:: Stored data ::
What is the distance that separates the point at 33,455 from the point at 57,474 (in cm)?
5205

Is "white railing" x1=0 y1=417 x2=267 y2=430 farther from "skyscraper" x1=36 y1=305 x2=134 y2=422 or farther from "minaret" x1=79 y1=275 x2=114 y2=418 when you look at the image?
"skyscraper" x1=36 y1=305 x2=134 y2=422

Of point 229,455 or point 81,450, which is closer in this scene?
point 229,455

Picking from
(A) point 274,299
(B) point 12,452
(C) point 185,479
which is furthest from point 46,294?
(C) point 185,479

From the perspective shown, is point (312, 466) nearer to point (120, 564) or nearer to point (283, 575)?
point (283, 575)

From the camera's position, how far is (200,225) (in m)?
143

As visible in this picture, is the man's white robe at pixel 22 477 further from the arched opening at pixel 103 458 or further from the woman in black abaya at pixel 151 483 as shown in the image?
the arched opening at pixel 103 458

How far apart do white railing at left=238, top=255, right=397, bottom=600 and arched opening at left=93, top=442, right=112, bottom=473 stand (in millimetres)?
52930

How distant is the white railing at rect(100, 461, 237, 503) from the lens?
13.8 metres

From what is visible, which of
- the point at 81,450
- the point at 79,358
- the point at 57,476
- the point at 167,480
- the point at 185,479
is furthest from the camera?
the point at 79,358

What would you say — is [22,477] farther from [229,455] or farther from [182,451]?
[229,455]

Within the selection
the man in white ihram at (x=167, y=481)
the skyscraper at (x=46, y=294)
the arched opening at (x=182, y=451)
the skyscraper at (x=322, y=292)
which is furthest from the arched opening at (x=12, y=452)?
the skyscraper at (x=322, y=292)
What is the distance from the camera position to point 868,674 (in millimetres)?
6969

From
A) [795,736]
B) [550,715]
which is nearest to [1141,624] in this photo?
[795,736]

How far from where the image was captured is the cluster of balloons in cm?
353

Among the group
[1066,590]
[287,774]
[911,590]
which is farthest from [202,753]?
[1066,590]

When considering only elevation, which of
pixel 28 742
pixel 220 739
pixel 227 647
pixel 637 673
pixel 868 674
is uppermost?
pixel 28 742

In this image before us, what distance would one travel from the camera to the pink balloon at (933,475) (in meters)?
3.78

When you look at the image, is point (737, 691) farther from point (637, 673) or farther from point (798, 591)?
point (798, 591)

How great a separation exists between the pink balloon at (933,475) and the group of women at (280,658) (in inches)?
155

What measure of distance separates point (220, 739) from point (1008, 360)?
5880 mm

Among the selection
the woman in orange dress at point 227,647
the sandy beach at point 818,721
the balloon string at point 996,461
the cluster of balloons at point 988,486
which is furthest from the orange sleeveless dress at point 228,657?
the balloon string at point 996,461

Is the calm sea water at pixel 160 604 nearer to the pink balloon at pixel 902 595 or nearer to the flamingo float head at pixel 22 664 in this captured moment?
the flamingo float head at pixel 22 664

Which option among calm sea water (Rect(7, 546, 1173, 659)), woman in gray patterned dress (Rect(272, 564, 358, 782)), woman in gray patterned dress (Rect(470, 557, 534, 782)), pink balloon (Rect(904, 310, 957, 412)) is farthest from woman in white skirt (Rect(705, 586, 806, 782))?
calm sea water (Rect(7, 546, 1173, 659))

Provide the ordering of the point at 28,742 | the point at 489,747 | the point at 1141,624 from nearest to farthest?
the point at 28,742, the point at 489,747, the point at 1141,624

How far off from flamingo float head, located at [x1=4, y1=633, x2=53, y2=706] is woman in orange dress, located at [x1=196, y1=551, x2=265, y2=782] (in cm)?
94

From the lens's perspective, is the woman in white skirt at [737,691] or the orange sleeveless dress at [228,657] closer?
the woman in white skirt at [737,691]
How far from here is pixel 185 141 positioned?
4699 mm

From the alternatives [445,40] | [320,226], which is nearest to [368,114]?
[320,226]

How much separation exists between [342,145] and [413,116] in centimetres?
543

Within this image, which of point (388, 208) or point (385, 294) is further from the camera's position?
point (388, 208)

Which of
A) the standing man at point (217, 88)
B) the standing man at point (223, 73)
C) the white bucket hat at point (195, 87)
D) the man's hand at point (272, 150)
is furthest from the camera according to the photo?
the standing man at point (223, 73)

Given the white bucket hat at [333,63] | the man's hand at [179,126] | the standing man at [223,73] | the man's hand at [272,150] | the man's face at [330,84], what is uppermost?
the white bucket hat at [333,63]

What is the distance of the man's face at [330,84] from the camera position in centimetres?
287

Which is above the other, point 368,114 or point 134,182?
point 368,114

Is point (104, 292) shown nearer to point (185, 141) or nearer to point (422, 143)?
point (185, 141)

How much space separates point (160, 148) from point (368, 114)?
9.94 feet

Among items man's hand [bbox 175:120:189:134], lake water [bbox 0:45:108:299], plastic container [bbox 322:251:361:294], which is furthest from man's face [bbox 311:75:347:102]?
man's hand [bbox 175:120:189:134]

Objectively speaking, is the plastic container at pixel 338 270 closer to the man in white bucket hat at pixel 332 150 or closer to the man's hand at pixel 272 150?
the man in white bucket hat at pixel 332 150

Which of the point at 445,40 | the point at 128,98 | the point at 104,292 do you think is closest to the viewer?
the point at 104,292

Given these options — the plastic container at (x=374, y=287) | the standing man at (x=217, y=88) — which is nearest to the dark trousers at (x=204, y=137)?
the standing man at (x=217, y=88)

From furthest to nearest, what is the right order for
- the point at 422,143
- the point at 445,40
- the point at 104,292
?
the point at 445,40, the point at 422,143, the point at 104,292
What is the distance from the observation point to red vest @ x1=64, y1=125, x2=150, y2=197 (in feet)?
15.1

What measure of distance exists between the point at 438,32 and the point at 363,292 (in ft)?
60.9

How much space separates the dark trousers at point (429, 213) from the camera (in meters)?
:::
(Stated exercise): Output the full listing exactly as it stands.

(Output):
What is the distance that separates the point at 33,455 from the point at 57,474 (in cm)?
5205

Is "white railing" x1=0 y1=417 x2=267 y2=430 farther from "skyscraper" x1=36 y1=305 x2=134 y2=422 or farther from "minaret" x1=79 y1=275 x2=114 y2=418 when you look at the image?
"skyscraper" x1=36 y1=305 x2=134 y2=422

Of point 229,455 or point 81,450, which is closer in this scene?
point 229,455

Picking from
(A) point 274,299
(B) point 12,452
(C) point 185,479
which is furthest from point 46,294?
(C) point 185,479

From the perspective shown, is point (312, 466) nearer to point (120, 564) or nearer to point (283, 575)?
point (283, 575)

From the camera's position, how far is (200,225) (in m)?
143

As visible in this picture, is the man's white robe at pixel 22 477 further from the arched opening at pixel 103 458 or further from the woman in black abaya at pixel 151 483 as shown in the image?
the arched opening at pixel 103 458

How far apart do white railing at left=238, top=255, right=397, bottom=600 and arched opening at left=93, top=442, right=112, bottom=473 stand (in millimetres)?
52930

How distant is the white railing at rect(100, 461, 237, 503) from the lens?
13.8 metres

From what is visible, which of
- the point at 81,450
- the point at 79,358
- the point at 57,476
- the point at 167,480
- the point at 185,479
is furthest from the camera?
the point at 79,358

What would you say — is [22,477] farther from [229,455] or farther from [182,451]?
[229,455]

Within the selection
the man in white ihram at (x=167, y=481)
the skyscraper at (x=46, y=294)
the arched opening at (x=182, y=451)
the skyscraper at (x=322, y=292)
which is furthest from the arched opening at (x=12, y=452)?
the skyscraper at (x=322, y=292)
What is the distance from the camera position to point 868,674 (in millimetres)?
6969

From
A) [795,736]
B) [550,715]
which is nearest to [1141,624] in this photo?
[795,736]

How far from where the image was captured is the cluster of balloons in cm?
353

Among the group
[1066,590]
[287,774]
[911,590]
which is farthest from [202,753]?
[1066,590]

When considering only elevation, which of
pixel 28 742
pixel 220 739
pixel 227 647
pixel 637 673
pixel 868 674
is uppermost?
pixel 28 742

In this image before us, what distance would one travel from the camera to the pink balloon at (933,475) (in meters)?
3.78

When you look at the image, is point (737, 691) farther from point (637, 673) or farther from point (798, 591)?
point (798, 591)

How great a separation exists between the pink balloon at (933,475) and the group of women at (280,658) (in inches)?
155

What measure of distance separates point (220, 739) from point (1008, 360)?
5880 mm

Among the selection
the woman in orange dress at point 227,647
the sandy beach at point 818,721
the balloon string at point 996,461
the cluster of balloons at point 988,486
which is furthest from the orange sleeveless dress at point 228,657?
the balloon string at point 996,461

Is the calm sea water at pixel 160 604 nearer to the pink balloon at pixel 902 595 or nearer to the flamingo float head at pixel 22 664 in this captured moment?
the flamingo float head at pixel 22 664

Which option among calm sea water (Rect(7, 546, 1173, 659)), woman in gray patterned dress (Rect(272, 564, 358, 782)), woman in gray patterned dress (Rect(470, 557, 534, 782)), pink balloon (Rect(904, 310, 957, 412)) is farthest from woman in white skirt (Rect(705, 586, 806, 782))?
calm sea water (Rect(7, 546, 1173, 659))

Provide the ordering of the point at 28,742 | the point at 489,747 | the point at 1141,624 from nearest to farthest?
the point at 28,742, the point at 489,747, the point at 1141,624

How far off from flamingo float head, located at [x1=4, y1=633, x2=53, y2=706] is woman in orange dress, located at [x1=196, y1=551, x2=265, y2=782] (in cm)?
94

From the lens's perspective, is the woman in white skirt at [737,691] or the orange sleeveless dress at [228,657] closer?
the woman in white skirt at [737,691]
How far from here is pixel 185 141 positioned?
4699 mm

From the alternatives [445,40] | [320,226], which is nearest to [368,114]?
[320,226]

How much separation exists between [342,145] and [413,116] in centimetres?
543

Within this image, which of point (388, 208) or point (385, 294) is further from the camera's position?
point (388, 208)

Which of
A) the standing man at point (217, 88)
B) the standing man at point (223, 73)
C) the white bucket hat at point (195, 87)
D) the man's hand at point (272, 150)
is furthest from the camera according to the photo?
the standing man at point (223, 73)

Given the white bucket hat at [333,63] | the man's hand at [179,126] | the standing man at [223,73] | the man's hand at [272,150] | the man's face at [330,84], what is uppermost?
the white bucket hat at [333,63]

What is the distance of the man's face at [330,84] from the camera position in centimetres?
287

Which is above the other, point 368,114 or point 134,182?
point 368,114

Is point (104, 292) shown nearer to point (185, 141) or nearer to point (422, 143)?
point (185, 141)

How much space separates point (160, 148) from point (368, 114)?
9.94 feet

Among items man's hand [bbox 175:120:189:134], lake water [bbox 0:45:108:299], plastic container [bbox 322:251:361:294], which is furthest from man's face [bbox 311:75:347:102]?
man's hand [bbox 175:120:189:134]

Objectively speaking, is the plastic container at pixel 338 270 closer to the man in white bucket hat at pixel 332 150 or closer to the man's hand at pixel 272 150?
the man in white bucket hat at pixel 332 150

Which of the point at 445,40 | the point at 128,98 | the point at 104,292 do you think is closest to the viewer?
the point at 104,292

Given these options — the plastic container at (x=374, y=287) | the standing man at (x=217, y=88) — which is nearest to the dark trousers at (x=204, y=137)?
the standing man at (x=217, y=88)

From furthest to nearest, what is the right order for
- the point at 422,143
- the point at 445,40
- the point at 104,292
?
the point at 445,40, the point at 422,143, the point at 104,292
What is the distance from the observation point to red vest @ x1=64, y1=125, x2=150, y2=197 (in feet)?
15.1

What measure of distance exists between the point at 438,32 and the point at 363,292 (in ft)?
60.9

How much space separates the dark trousers at point (429, 213) from the camera (in meters)?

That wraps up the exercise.